-- Start --
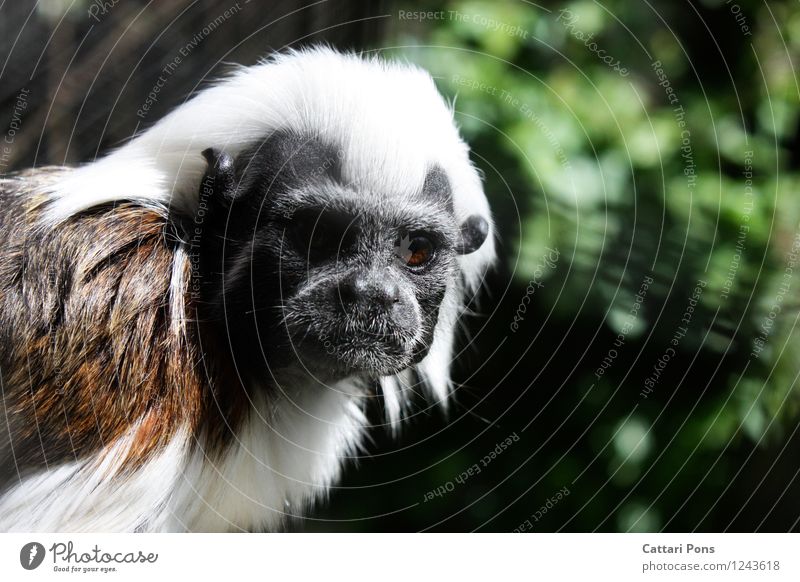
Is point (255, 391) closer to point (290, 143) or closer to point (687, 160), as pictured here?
point (290, 143)

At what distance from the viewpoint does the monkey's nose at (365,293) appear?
82 cm

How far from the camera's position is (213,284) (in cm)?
87

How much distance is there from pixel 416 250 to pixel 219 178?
0.78 feet

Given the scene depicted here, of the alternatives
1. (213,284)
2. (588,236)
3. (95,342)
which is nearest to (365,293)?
(213,284)

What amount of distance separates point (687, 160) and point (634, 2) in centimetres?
24

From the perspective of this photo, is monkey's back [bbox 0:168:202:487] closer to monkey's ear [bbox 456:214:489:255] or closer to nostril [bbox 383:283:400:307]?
nostril [bbox 383:283:400:307]

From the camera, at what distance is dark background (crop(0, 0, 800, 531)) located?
1021 mm

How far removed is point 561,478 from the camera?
1.16 m

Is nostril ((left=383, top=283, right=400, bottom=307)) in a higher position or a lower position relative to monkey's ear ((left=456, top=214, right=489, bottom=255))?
lower

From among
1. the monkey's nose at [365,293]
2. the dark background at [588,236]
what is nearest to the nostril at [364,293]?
the monkey's nose at [365,293]

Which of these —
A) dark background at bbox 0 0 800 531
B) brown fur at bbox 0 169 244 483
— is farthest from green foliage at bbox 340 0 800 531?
brown fur at bbox 0 169 244 483

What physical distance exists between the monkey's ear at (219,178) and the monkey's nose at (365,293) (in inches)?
6.6

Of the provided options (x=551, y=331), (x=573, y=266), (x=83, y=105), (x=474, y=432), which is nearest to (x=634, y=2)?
(x=573, y=266)

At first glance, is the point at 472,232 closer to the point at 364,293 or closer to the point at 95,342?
the point at 364,293
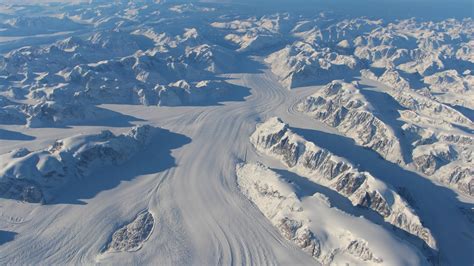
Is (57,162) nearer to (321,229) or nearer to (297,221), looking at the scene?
(297,221)

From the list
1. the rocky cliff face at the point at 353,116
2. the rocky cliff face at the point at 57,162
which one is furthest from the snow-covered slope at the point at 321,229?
the rocky cliff face at the point at 57,162

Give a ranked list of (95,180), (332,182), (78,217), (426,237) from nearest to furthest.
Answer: (426,237) → (78,217) → (332,182) → (95,180)

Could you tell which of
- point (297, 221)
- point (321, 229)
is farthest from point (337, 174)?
point (321, 229)

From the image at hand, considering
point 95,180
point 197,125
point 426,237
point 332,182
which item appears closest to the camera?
point 426,237

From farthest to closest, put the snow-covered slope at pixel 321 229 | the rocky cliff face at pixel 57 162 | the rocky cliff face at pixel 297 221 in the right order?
the rocky cliff face at pixel 57 162
the rocky cliff face at pixel 297 221
the snow-covered slope at pixel 321 229

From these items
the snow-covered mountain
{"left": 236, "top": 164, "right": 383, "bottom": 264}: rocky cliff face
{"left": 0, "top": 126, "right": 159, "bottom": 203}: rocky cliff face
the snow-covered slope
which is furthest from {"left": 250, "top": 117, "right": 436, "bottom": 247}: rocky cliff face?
{"left": 0, "top": 126, "right": 159, "bottom": 203}: rocky cliff face

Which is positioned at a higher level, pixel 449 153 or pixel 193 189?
pixel 449 153

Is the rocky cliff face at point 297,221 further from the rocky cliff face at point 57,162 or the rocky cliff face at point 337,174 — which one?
the rocky cliff face at point 57,162

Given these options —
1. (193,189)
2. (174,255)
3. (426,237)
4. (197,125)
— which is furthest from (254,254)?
(197,125)

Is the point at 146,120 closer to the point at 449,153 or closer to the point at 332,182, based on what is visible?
the point at 332,182

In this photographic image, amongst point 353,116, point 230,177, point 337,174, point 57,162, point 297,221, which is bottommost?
point 230,177

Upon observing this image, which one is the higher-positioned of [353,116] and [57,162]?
[353,116]
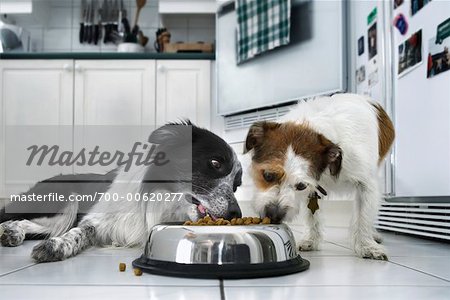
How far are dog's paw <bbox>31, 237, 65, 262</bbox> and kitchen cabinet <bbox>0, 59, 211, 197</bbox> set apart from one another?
265 cm

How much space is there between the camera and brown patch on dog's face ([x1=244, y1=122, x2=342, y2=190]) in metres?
1.71

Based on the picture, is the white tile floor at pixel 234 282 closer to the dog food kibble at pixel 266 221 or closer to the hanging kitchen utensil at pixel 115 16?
the dog food kibble at pixel 266 221

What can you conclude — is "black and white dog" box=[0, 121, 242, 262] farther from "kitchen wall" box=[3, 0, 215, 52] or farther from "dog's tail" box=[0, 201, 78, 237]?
"kitchen wall" box=[3, 0, 215, 52]

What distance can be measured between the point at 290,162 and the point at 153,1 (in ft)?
12.9

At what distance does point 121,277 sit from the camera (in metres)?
1.34

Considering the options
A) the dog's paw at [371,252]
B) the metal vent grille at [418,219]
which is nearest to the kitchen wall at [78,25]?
the metal vent grille at [418,219]

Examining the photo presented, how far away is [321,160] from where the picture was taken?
5.68 feet

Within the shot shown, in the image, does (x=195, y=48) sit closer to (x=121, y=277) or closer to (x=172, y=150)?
(x=172, y=150)

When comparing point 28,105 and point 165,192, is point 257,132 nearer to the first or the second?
point 165,192

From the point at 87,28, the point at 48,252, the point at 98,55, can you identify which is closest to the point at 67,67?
the point at 98,55

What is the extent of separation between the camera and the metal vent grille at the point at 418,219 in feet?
7.18

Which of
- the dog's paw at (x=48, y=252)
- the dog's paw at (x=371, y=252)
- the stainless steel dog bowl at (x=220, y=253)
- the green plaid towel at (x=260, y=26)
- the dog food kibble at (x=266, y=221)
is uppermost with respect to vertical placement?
the green plaid towel at (x=260, y=26)

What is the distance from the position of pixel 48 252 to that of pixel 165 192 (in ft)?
-- End --
JOB: Rewrite all of the records above, putting "nearer to" wherever "closer to" appears and keeping every other word the same. Leave the pictures out of your answer.

CORRECT RESULT:
Is point (255, 391) nearer to point (290, 143) or nearer to point (687, 160), as pictured here?
point (290, 143)

At what distance from the viewpoint does the monkey's nose at (365,293) appear?
82 cm

How far from the camera's position is (213,284) (in cm)?
87

How much distance is there from pixel 416 250 to pixel 219 178?
0.78 feet

Given the scene depicted here, of the alternatives
1. (213,284)
2. (588,236)
3. (95,342)
which is nearest to (365,293)?
(213,284)

What amount of distance separates point (687, 160) and point (634, 2) in centimetres?
24

From the perspective of this photo, is monkey's back [bbox 0:168:202:487] nearer to monkey's ear [bbox 456:214:489:255] or nearer to nostril [bbox 383:283:400:307]?
nostril [bbox 383:283:400:307]

From the camera, at what distance is dark background (crop(0, 0, 800, 531)) located?
1021 mm

How far removed is point 561,478 from the camera?
1.16 m

Is nostril ((left=383, top=283, right=400, bottom=307)) in a higher position or a lower position relative to monkey's ear ((left=456, top=214, right=489, bottom=255))?
lower

From among
1. the monkey's nose at [365,293]
2. the dark background at [588,236]
what is nearest to the nostril at [364,293]?
the monkey's nose at [365,293]

Which of these —
A) dark background at bbox 0 0 800 531
B) brown fur at bbox 0 169 244 483
— is farthest from green foliage at bbox 340 0 800 531?
brown fur at bbox 0 169 244 483

What physical distance exists between the monkey's ear at (219,178) and the monkey's nose at (365,293) (in inches)?
6.6

Of the provided options (x=551, y=331), (x=573, y=266), (x=83, y=105), (x=474, y=432), which is nearest to (x=634, y=2)?
(x=573, y=266)

At first glance, is the point at 472,232 nearer to the point at 364,293 or nearer to the point at 95,342?
the point at 364,293
Is (57,162) nearer to (321,229) or nearer to (297,221), looking at the scene?
(297,221)

From the list
1. the rocky cliff face at the point at 353,116
2. the rocky cliff face at the point at 57,162
which one is furthest from the snow-covered slope at the point at 321,229?
the rocky cliff face at the point at 57,162

Give a ranked list of (95,180), (332,182), (78,217), (426,237) from nearest to furthest.
Answer: (426,237) → (78,217) → (332,182) → (95,180)

Could you tell which of
- point (297, 221)
- point (321, 229)
is farthest from point (337, 174)?
point (321, 229)

From the image at hand, considering
point 95,180
point 197,125
point 426,237
point 332,182
which item appears closest to the camera?
point 426,237

From farthest to closest, put the snow-covered slope at pixel 321 229 | the rocky cliff face at pixel 57 162 | the rocky cliff face at pixel 297 221 in the right order?
the rocky cliff face at pixel 57 162
the rocky cliff face at pixel 297 221
the snow-covered slope at pixel 321 229

From these items
the snow-covered mountain
{"left": 236, "top": 164, "right": 383, "bottom": 264}: rocky cliff face
{"left": 0, "top": 126, "right": 159, "bottom": 203}: rocky cliff face
the snow-covered slope
which is furthest from {"left": 250, "top": 117, "right": 436, "bottom": 247}: rocky cliff face?
{"left": 0, "top": 126, "right": 159, "bottom": 203}: rocky cliff face

Which is positioned at a higher level, pixel 449 153 or pixel 193 189?
pixel 449 153

Is the rocky cliff face at point 297,221 further from the rocky cliff face at point 57,162 or the rocky cliff face at point 337,174 — which one?
the rocky cliff face at point 57,162

Given these options —
1. (193,189)
2. (174,255)
3. (426,237)
4. (197,125)
— which is furthest from (254,254)?
(197,125)

Is the point at 146,120 nearer to the point at 449,153 or nearer to the point at 332,182, based on what is visible?
the point at 332,182

In this photographic image, amongst point 353,116, point 230,177, point 337,174, point 57,162, point 297,221, which is bottommost?
point 230,177

Upon observing this image, which one is the higher-positioned of [353,116] and [57,162]?
[353,116]
How far are dog's paw <bbox>31, 237, 65, 262</bbox> and kitchen cabinet <bbox>0, 59, 211, 197</bbox> set apart from one another?
265 cm

How much space is there between the camera and brown patch on dog's face ([x1=244, y1=122, x2=342, y2=190]) in metres?
1.71

Based on the picture, is the white tile floor at pixel 234 282 nearer to the dog food kibble at pixel 266 221 or nearer to the hanging kitchen utensil at pixel 115 16?
the dog food kibble at pixel 266 221

What can you conclude — is "black and white dog" box=[0, 121, 242, 262] farther from "kitchen wall" box=[3, 0, 215, 52] or farther from "dog's tail" box=[0, 201, 78, 237]?
"kitchen wall" box=[3, 0, 215, 52]

What distance can be measured between the point at 290,162 and the point at 153,1 (in ft)?
12.9

At what distance does point 121,277 sit from the camera (in metres)?
1.34

Considering the options
A) the dog's paw at [371,252]
B) the metal vent grille at [418,219]
which is nearest to the kitchen wall at [78,25]?
the metal vent grille at [418,219]

Examining the photo presented, how far away is [321,160] from where the picture was taken?
5.68 feet

Within the shot shown, in the image, does (x=195, y=48) sit nearer to (x=121, y=277) or nearer to (x=172, y=150)?
(x=172, y=150)

When comparing point 28,105 and point 165,192, is point 257,132 nearer to the first or the second?
point 165,192

From the point at 87,28, the point at 48,252, the point at 98,55, can you identify which is closest to the point at 67,67?
the point at 98,55

What is the extent of separation between the camera and the metal vent grille at the point at 418,219 in feet?
7.18

Which of
- the dog's paw at (x=48, y=252)
- the dog's paw at (x=371, y=252)
- the stainless steel dog bowl at (x=220, y=253)
- the green plaid towel at (x=260, y=26)
- the dog food kibble at (x=266, y=221)
is uppermost with respect to vertical placement?
the green plaid towel at (x=260, y=26)

What is the distance from the position of pixel 48 252 to that of pixel 165 192 (in ft)?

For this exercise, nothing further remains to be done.